### Prompt 1
In the article about Dr. Nicholas DiBella's decades in oncology, copy the passage between "Decades in oncology" and "breakthroughs in oncology.", inclusive.
### Prompt 2
Answer these from the article about Dr. Nicholas DiBella's decades in oncology:
(a) According to DiBella, who was dying of testicular cancer when he was in the Army?
(b) What place name opens the article's dateline?
(c) How many patients does US Oncology treat across the United States each year?
### Prompt 3
Could you continue the article about Dr. Nicholas DiBella's decades in oncology from its last sentence?

### Supplied text
Decades in oncology bring focus to the field

“When I was in the Army, we had young men dying of testicular cancer,” DiBella said as he took a moment to wipe tears from his eyes and compose himself. “Now we expect to cure every one of them. The explosion in the science has been amazing… When I started we were using chemotherapy drugs, and you’d just blast away and hope the patient could survive and the tumor would die. It was not predictable.”

AURORA | Dr. Nicholas DiBella has seen the evolution of cancer treatment first hand and been a part of important breakthroughs in oncology.

He helped found Rocky Mountain Cancer Centers 25 years ago. That has transformed into US Oncology, which treats more than 850,000 patients across the United States annually. He’s been a part of scores of clinical trials that have helped get to market drugs that have transformed how doctors treat cancer and extend lives of patients. He’s been recognized by his peers for his importance to the field of oncology.

### Recorded data
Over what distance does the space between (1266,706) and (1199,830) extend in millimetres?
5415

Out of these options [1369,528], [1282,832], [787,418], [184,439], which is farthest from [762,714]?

### Exercise result 1
Decades in oncology bring focus to the field

“When I was in the Army, we had young men dying of testicular cancer,” DiBella said as he took a moment to wipe tears from his eyes and compose himself. “Now we expect to cure every one of them. The explosion in the science has been amazing… When I started we were using chemotherapy drugs, and you’d just blast away and hope the patient could survive and the tumor would die. It was not predictable.”

AURORA | Dr. Nicholas DiBella has seen the evolution of cancer treatment first hand and been a part of important breakthroughs in oncology.

### Exercise result 2
(a) Young men.
(b) Aurora.
(c) More than 850,000.

### Exercise result 3
But ask DiBella about his 45 years in the field, about the medical breakthroughs that have completely revolutionized the treatment of cancer, about how the field has changed, and he’s overtaken by emotion thinking of the patients over his long career who didn’t get to benefit from the advancements today.

“When I was in the Army, we had young men dying of testicular cancer,” DiBella said as he took a moment to wipe tears from his eyes and compose himself. “Now we expect to cure every one of them. The explosion in the science has been amazing… When I started we were using chemotherapy drugs, and you’d just blast away and hope the patient could survive and the tumor would die. It was not predictable.”

DiBella’s connection with his patients, their successes and struggles is apparent the moment he starts to discuss his career. And it’s apparent for his patients who have worked with DiBella.

Kent Hutcheson has been a patient, and a friend of DiBella’s, since he started treatment with him over a decade ago. Hutcheson, who founded the non-profit organization Colorado UpLift, said it’s not just DiBella’s medical expertise that makes him such a good doctor. It’s the compassion he brings into treatment.

“I’ve been battling (cancer) for practically 10 years, and he’s kept me alive. And so in that time, what I’ve learned is the unique thing about Dr. DiBella is you’re not just a patient to him,”  Hutcheson said. “He’s a guy you connect with as a person. And I know he can’t do this with everybody, but we have just became good friends, and we’ve shared the journey together through my treatment.”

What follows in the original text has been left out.